Replication
Dynamo stores your data on one node. That node dies. Is the data gone? Obviously not -- Dynamo replicates everything. But how it replicates, and what it does when replicas are down, is where the interesting design decisions live.
Optimistic replication
Dynamo replicates each data item on N nodes (where N is the configurable replication factor). Here's the process:
- A key is hashed to determine its coordinator node (the first node clockwise on the ring)
- The coordinator stores the data locally
- The coordinator replicates the data to the next N-1 clockwise nodes on the ring
This replication happens asynchronously -- the coordinator doesn't wait for all replicas to confirm before acknowledging the write. This is called optimistic replication: replicas are not guaranteed to be identical at all times, but they'll converge eventually.
The replication factor (N) is the number of nodes that store copies of each data item. With N=3, every piece of data exists on 3 different nodes. If one node fails, two others still have the data.
Preference list
For each key, Dynamo maintains a preference list -- the ordered list of nodes that should store replicas of that key. The preference list is determined by the consistent hashing ring, but with an important detail: it skips virtual nodes that map to the same physical node. This ensures replicas actually land on different physical machines.
Every node in Dynamo can independently compute the preference list for any key (since every node has a copy of the ring topology via gossip). This means any node can coordinate any request -- no central routing needed.
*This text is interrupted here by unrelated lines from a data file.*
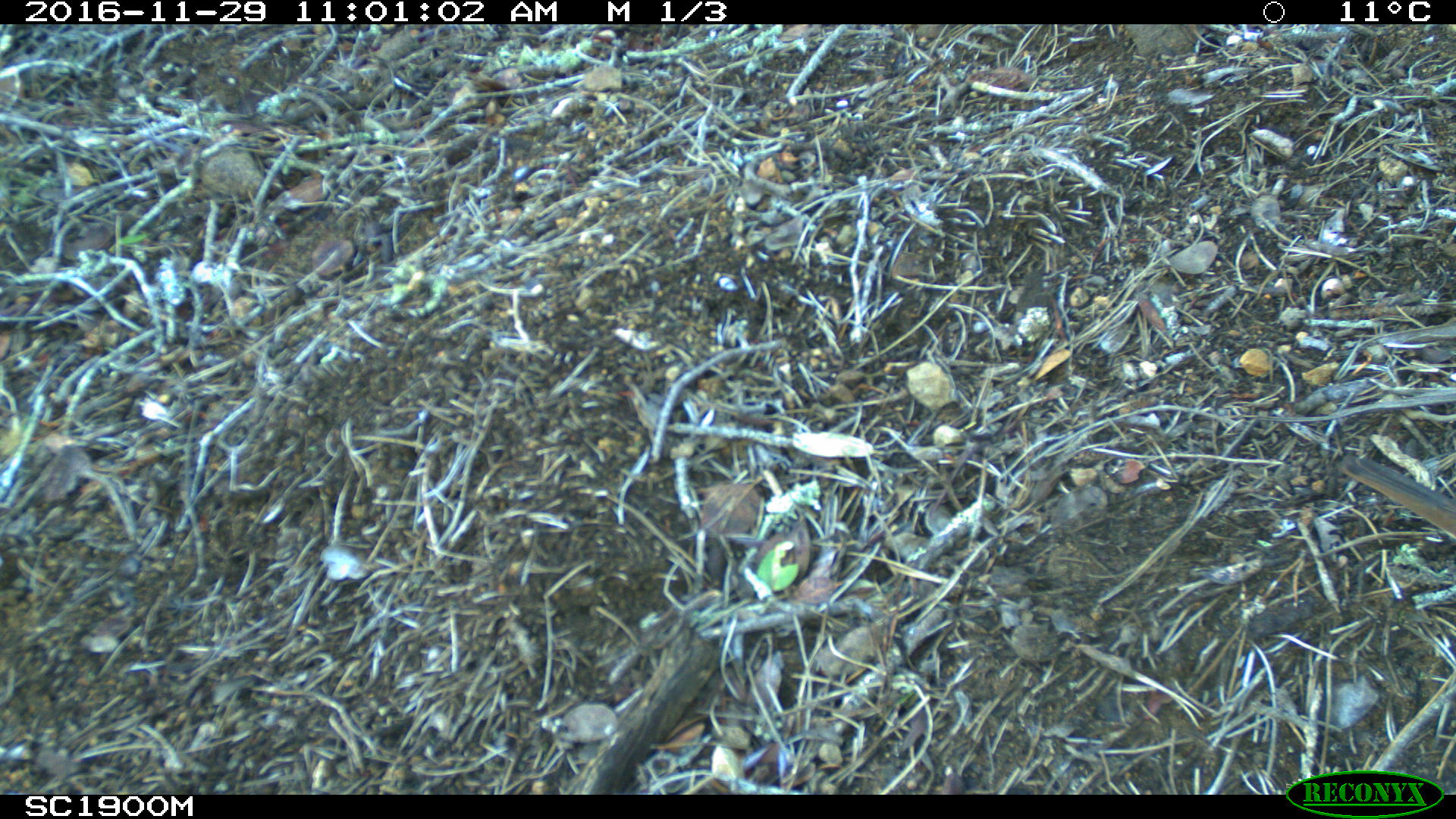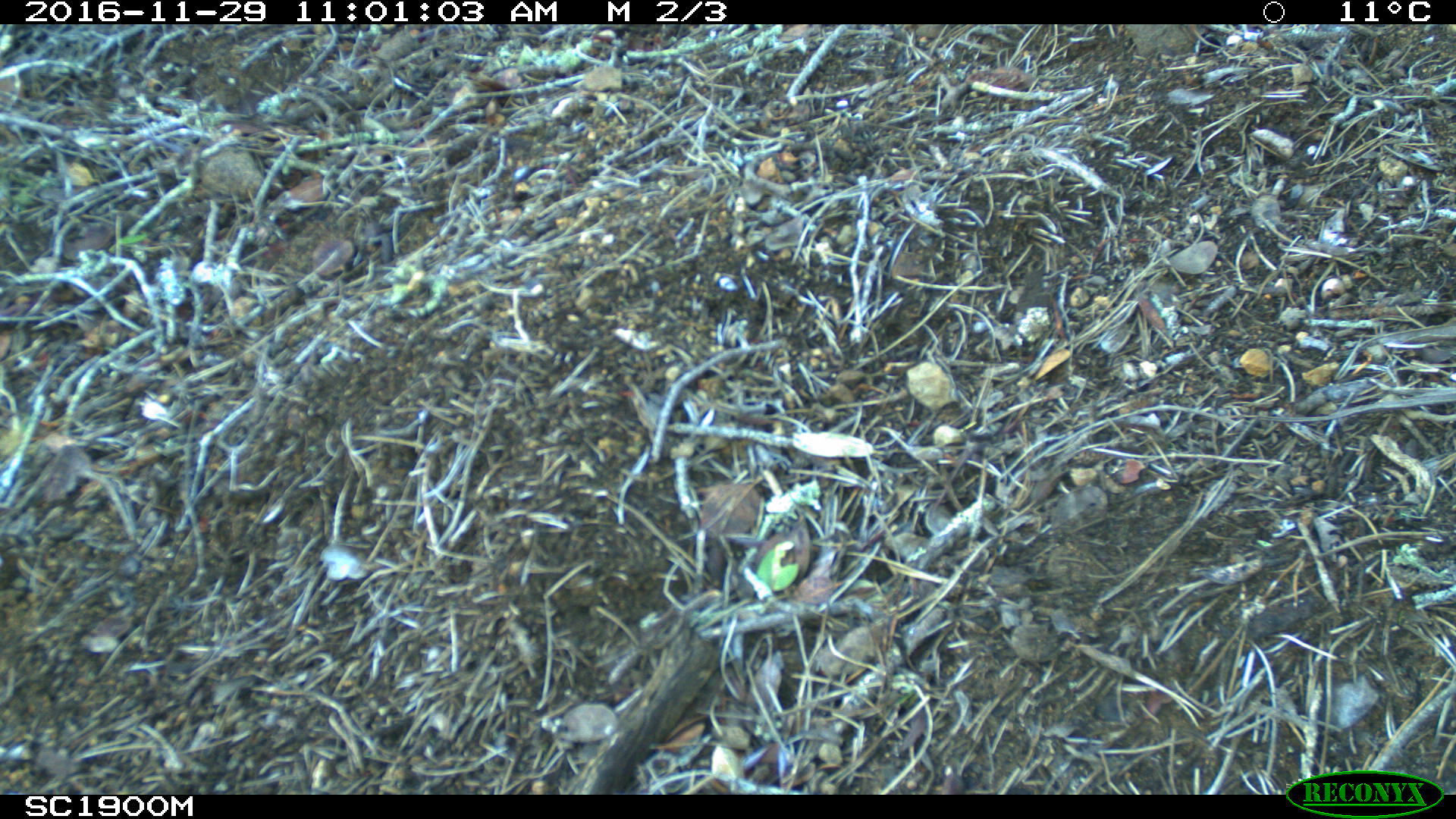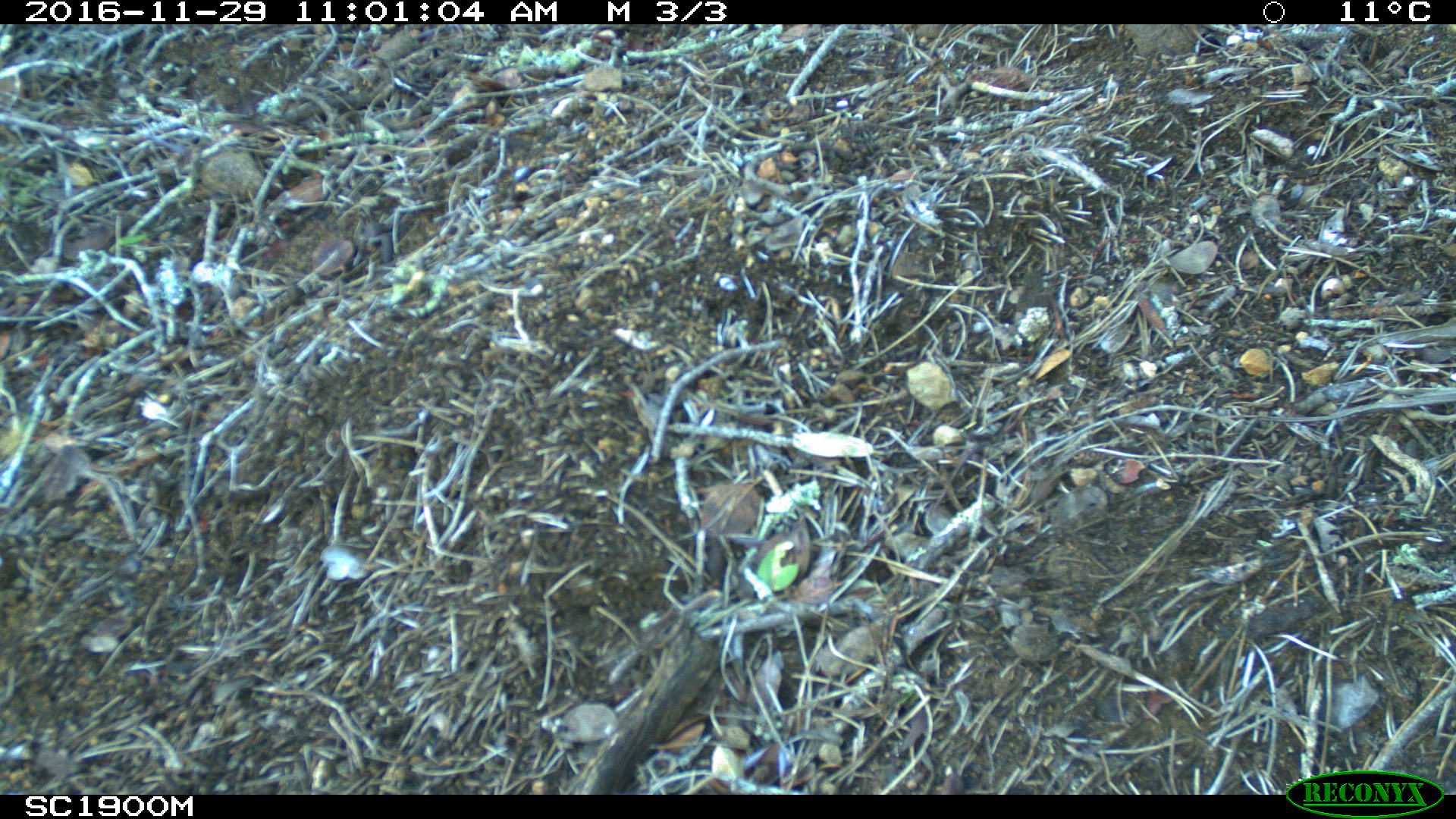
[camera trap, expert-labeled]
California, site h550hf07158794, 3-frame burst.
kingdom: Animalia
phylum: Chordata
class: Aves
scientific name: Aves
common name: bird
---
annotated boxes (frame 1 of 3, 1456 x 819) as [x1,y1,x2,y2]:
bird: [1338,454,1455,538]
Sloppy quorum: handling temporary failures
Here's where Dynamo diverges from traditional quorum systems. In a strict quorum, writes must go to the key's designated replica nodes. If one is down, the write fails (or blocks).
Dynamo uses a sloppy quorum instead: reads and writes go to the first N healthy nodes from the preference list. These might not be the key's designated replicas -- if a designated replica is down, a non-designated node steps in.
Example: With N=3, a key's preference list is [Server 1, Server 2, Server 3]. If Server 1 is down:
- The write goes to Server 2, Server 3, and Server 4 (the next healthy node)
- Server 4 stores the data with a hint noting that this data actually belongs on Server 1
- When Server 1 recovers, Server 4 forwards the data to it via hinted handoff
Hinted handoff: "always writeable"
The mechanism where a healthy node temporarily accepts writes for a downed node is called hinted handoff. It's how Dynamo stays "always writeable":
- Node receives data meant for a downed node → stores it locally with a hint
- Periodically scans its hint database
- When the target node recovers (detected via gossip), forwards the data
- After successful delivery, deletes the hint
In the extreme case, even if only a single Dynamo node is alive, it will still accept writes and store hints for all the downed nodes. When they recover, data flows to them.
Because sloppy quorum allows writes to go to non-designated nodes, two concurrent writes to the same key can be accepted by non-overlapping sets of nodes. This means the R + W > N consistency guarantee doesn't strictly hold. Multiple conflicting versions of the same data can coexist. Dynamo handles this using vector clocks.
The key question: "What happens when a replica is down during a write?" In most systems, this means reduced durability or a failed write. Dynamo's answer -- sloppy quorum + hinted handoff -- lets it always accept writes. The trade-off is clear: potential inconsistency (conflicting versions) in exchange for guaranteed availability. Always mention both the benefit and the cost.